Appellate Waivers and the Elephant in the Room
This site does not often comment on unpublished cases, but, from time to time, an unpublished decision will provide guidance, and, in this case, a warning, for appellate counsel. This is just such a case.
In United States v. Mason, the defendant, Mason, entered into a written plea agreement with the United States wherein the parties stipulated to a Guidelines range of 145-175 months. In exchange, Mason agreed to waive his right to appeal his sentence so long as it did not exceed 175 months.
Prior to his sentencing, Mason raised numerous objections to this Guidelines calculations, which the district court subsequently denied. This did not work to Mason's detriment, however, since the district court imposed a below-Guidelines sentence of 125 months. Dissatisfied with this result, Mason appealed.
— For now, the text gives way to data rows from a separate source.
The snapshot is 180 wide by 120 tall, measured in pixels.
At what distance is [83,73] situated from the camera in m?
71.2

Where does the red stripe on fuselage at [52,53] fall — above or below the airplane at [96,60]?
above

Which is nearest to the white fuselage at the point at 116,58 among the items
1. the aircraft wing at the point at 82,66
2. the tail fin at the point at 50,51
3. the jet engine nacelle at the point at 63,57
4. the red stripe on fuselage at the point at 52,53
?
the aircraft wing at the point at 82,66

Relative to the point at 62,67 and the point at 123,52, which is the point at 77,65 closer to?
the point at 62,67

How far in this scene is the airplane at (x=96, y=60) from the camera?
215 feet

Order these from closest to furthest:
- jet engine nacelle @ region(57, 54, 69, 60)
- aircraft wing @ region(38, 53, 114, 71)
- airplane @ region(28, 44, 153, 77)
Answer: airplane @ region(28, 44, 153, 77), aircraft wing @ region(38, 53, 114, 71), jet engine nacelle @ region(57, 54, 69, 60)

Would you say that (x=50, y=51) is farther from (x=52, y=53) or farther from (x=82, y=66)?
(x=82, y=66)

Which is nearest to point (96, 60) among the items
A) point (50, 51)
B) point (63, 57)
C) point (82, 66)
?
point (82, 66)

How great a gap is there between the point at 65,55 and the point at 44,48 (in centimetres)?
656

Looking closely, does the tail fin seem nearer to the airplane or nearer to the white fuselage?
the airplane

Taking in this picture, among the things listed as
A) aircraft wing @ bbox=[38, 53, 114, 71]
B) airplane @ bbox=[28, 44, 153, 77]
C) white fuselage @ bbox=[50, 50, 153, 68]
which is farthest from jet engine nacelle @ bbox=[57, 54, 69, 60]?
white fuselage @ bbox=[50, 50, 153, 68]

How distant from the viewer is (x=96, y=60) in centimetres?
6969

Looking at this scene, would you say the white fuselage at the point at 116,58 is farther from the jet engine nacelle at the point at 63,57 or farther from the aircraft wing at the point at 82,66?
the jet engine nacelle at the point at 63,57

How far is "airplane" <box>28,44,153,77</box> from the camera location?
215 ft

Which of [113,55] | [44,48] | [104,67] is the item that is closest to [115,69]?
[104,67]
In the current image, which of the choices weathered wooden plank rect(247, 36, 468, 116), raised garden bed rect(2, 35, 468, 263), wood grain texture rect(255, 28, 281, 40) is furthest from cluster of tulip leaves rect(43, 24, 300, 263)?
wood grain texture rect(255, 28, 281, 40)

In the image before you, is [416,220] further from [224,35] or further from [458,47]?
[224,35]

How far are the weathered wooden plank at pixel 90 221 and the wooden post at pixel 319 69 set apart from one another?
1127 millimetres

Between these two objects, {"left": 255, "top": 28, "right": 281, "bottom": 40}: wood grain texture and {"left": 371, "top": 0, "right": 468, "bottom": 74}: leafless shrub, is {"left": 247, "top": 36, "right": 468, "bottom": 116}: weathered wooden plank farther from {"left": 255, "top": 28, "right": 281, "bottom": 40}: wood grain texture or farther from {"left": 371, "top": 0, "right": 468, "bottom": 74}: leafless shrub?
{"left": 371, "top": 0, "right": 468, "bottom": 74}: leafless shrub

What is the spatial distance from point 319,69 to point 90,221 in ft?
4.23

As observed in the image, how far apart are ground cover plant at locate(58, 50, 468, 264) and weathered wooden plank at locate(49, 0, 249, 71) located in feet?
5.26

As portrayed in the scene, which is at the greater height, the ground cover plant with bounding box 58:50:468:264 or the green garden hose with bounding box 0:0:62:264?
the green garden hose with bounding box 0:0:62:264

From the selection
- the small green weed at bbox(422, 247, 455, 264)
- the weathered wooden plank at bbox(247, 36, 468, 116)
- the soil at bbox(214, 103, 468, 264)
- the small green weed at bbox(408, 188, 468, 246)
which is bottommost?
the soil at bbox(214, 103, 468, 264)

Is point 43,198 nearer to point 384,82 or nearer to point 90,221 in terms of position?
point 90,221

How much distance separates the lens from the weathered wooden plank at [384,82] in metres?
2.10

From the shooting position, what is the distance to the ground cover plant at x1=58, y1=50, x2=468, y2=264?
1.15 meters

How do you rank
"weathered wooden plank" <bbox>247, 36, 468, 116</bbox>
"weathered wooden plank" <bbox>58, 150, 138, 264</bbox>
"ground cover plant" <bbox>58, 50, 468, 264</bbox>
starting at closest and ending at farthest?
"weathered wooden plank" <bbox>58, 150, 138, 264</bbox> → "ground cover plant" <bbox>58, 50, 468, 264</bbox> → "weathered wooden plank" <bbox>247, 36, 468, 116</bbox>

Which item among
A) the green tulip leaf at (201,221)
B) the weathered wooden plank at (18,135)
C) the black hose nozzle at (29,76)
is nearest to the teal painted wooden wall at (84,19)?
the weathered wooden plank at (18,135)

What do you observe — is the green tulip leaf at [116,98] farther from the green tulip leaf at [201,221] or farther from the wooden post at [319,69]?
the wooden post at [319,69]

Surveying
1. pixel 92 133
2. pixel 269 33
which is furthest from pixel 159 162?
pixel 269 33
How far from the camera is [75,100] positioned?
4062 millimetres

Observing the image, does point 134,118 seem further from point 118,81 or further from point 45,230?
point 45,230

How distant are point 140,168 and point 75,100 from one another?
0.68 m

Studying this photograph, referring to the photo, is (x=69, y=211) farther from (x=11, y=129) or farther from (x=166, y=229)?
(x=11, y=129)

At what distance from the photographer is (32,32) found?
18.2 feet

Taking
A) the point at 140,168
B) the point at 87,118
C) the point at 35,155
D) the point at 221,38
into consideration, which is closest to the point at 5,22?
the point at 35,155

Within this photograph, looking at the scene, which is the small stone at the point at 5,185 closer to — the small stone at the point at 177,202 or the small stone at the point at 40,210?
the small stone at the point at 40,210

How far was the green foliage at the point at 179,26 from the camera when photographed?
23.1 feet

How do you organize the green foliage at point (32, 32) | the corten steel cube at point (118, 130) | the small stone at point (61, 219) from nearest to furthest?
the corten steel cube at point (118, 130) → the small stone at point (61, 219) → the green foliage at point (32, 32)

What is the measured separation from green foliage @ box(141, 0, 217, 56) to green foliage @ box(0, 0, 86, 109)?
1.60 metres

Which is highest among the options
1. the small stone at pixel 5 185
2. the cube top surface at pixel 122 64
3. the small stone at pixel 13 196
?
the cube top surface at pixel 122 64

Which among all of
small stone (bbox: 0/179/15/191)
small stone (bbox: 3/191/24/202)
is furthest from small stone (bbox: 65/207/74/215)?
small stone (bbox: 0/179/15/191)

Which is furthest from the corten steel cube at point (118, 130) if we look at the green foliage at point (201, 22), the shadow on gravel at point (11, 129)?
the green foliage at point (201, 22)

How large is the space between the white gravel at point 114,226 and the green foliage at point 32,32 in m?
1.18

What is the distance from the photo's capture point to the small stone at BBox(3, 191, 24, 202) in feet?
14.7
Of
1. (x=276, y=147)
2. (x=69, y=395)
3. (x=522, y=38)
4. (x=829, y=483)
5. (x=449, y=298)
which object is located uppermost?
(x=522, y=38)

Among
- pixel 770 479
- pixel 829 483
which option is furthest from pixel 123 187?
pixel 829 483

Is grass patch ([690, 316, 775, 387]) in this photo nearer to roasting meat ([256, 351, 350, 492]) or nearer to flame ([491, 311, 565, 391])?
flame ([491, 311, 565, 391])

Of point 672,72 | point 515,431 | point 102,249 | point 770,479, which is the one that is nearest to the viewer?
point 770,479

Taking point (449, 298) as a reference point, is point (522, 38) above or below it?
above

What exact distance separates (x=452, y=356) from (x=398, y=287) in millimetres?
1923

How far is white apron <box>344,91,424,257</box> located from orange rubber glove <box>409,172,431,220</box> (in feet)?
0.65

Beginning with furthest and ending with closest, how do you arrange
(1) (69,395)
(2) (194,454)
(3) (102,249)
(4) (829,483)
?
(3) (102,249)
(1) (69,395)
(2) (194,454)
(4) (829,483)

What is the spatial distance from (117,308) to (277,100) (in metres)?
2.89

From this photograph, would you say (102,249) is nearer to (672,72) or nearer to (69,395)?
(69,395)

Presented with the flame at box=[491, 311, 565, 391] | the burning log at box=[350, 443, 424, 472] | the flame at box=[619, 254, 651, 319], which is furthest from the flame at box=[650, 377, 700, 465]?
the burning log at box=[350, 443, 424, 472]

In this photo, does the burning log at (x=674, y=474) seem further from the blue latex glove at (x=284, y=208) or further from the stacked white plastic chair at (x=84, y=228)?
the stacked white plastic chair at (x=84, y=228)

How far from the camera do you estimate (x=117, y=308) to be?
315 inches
Citing the waiver in Mason's plea agreement, the Court promptly dismissed his appeal. In its unpublished decision, the Court noted its annoyance with one critical fact: Mason failed to raise the appellate waiver as an issue. "An unsuspecting reader," the Court noted, could waste his or her time reading the briefs only the discover that the appellant had waived all of the issues raised. Judge Kethledge noted he was the unsuspecting reader, that Mason failed to respond to the issue after the United State raised it in its response brief, and that, were it a civil case, the appellant could face sanctions. Ouch!
This author detests appellate waivers in plea agreements, especially the all to frequent language being employed by the United States where the parties try to play a guessing game about the defendant's Guidelines range. Nevertheless, it is best not to ignore the elephant in the room on appeal.